Arrastró la valija negra como pudo. Al abrir la puerta de la calle  sintió una especie de electricidad, un estremecimiento. El picaporte le había trasmitido el temblor de las miles de manos que se habían posado en él, el fulgor de un pasado que ya nunca iba poder olvidar.      
El chofer lo ayudó con el equipaje y él enseguida se acomodó en el asiento trasero.
El cielo se había puesto gris y había comenzado a lloviznar. El auto arrancó con determinación y entonces el viejo volteó la cabeza para mirar la casa por última vez.
Antes de llegar a la esquina el chofer lo observó por el espejito retrovisor y con una voz simpática le dijo:
—Mire, señor, tenemos una hora hasta llegar a Ezeiza. Como presiento que nos vamos a terminar haciendo amigos, voy a presentarme: me llamó Ricardo Julio Retamozo, un servidor, ¿Y usted?

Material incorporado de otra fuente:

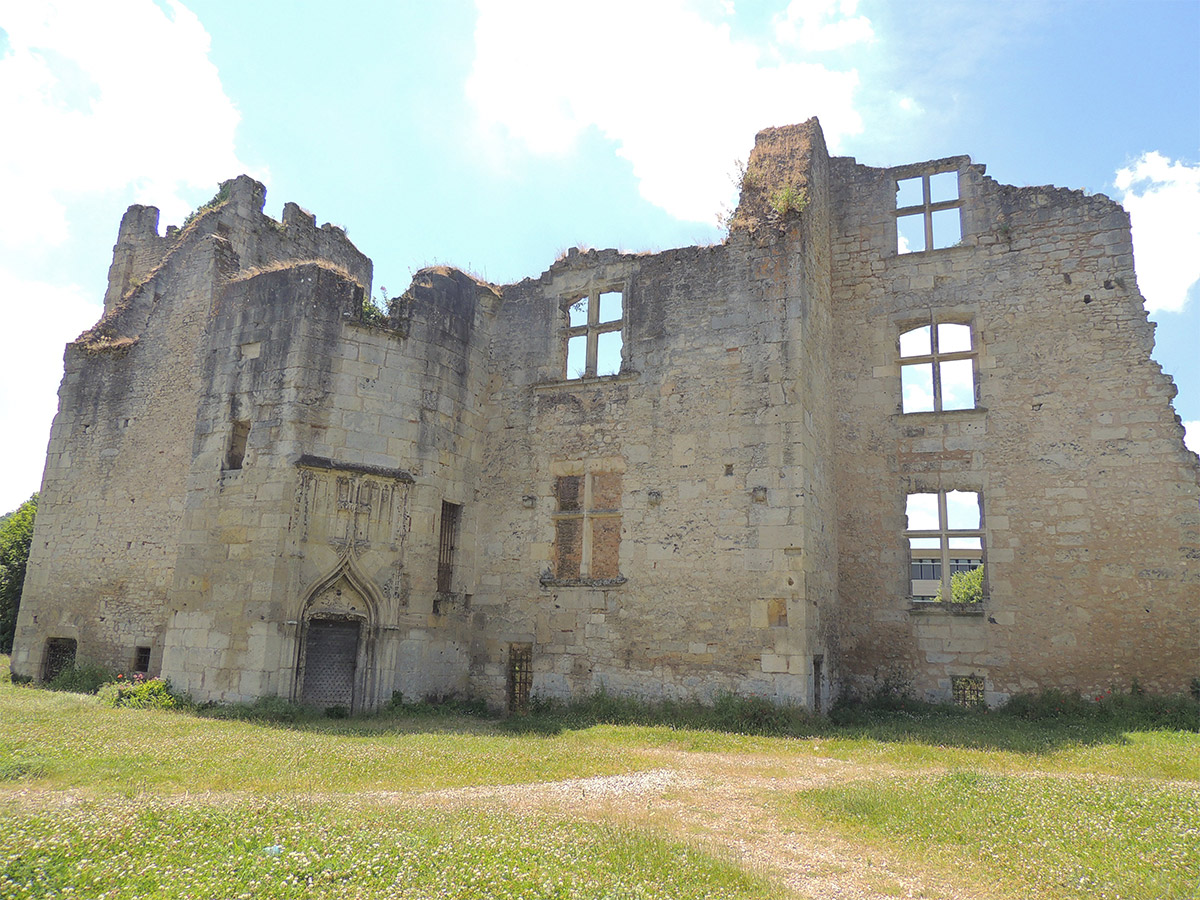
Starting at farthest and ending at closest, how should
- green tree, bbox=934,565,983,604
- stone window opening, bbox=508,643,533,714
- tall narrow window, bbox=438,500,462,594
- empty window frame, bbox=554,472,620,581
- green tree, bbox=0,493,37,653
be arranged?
green tree, bbox=934,565,983,604 < green tree, bbox=0,493,37,653 < tall narrow window, bbox=438,500,462,594 < stone window opening, bbox=508,643,533,714 < empty window frame, bbox=554,472,620,581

El viejo no dudó. Con el pecho inflado y los ojos húmedos respondió:
—Yo soy Cesare Antonio Pelletieri, oriundo di Ono San Pietro, provincia di Brescia, Italia, otro servidor.


EL ATARDECER
Un día cualquiera, Gustavo Bonano volvió a la que había sido su casa. Regresó veinticinco años después de que otro día cualquiera, se había mandado a mudar, dejando detrás de su huella a la que había sido su esposa por más de dos décadas y a sus dos hijos adolescentes.  
Se iría lejos, para empezar otra vida, para juntarse con otra mujer, que luego, con el paso de los años, serían otras vidas, otras mujeres. 

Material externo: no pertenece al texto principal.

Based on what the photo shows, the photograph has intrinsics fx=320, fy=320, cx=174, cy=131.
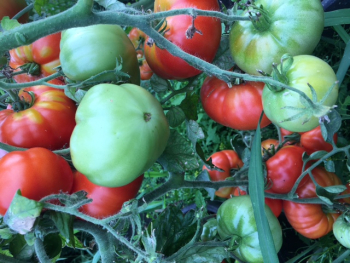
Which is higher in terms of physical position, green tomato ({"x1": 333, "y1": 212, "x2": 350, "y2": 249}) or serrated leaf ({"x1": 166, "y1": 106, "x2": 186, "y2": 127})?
serrated leaf ({"x1": 166, "y1": 106, "x2": 186, "y2": 127})

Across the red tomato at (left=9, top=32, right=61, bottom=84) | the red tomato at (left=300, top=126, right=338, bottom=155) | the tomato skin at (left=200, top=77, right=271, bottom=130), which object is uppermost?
the red tomato at (left=9, top=32, right=61, bottom=84)

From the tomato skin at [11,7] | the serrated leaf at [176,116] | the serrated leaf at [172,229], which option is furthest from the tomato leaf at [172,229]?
the tomato skin at [11,7]

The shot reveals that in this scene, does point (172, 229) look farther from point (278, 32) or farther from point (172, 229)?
point (278, 32)

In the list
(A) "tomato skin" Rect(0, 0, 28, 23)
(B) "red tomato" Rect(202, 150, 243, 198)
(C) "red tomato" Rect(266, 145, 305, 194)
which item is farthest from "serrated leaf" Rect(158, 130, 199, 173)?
(A) "tomato skin" Rect(0, 0, 28, 23)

Se hizo presente en el viejo barrio a la hora en que el sol empezaba a esconderse en el horizonte.
Las primeras sombras asignaban a esa figura encorvada, de caminar vacilante, las características de un fantasma.

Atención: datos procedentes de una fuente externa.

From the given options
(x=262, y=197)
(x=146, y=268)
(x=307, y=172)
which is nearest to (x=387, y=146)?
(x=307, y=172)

Traía consigo una descolorida valija con muy pocas cosas adentro, vestía ropas raídas, una barba desprolija y la certeza de no tener un lugar a donde ir a parar.
¡Que venida abajo estaba la casa! Tanto o más que él. Se detuvo justo enfrente de la ventana que daba a la cocina. Creyó ver detrás del mosquitero la imagen borrosa de una mujer mayor. ¿Sería ella? ¿Y por qué no tocaba el timbre y se sacaba las dudas de una santa vez? En una de esas....quien te dice...es tan feo morirse de viejo...y solo. Apagadas las pasiones para siempre, cuando lo único para hacer es dejar pasar el tiempo, tal vez no habría nada que perdonar, porque todo había entrado en el olvido más profundo, porque el tiempo pasado era tanto y el tiempo por venir tan poco...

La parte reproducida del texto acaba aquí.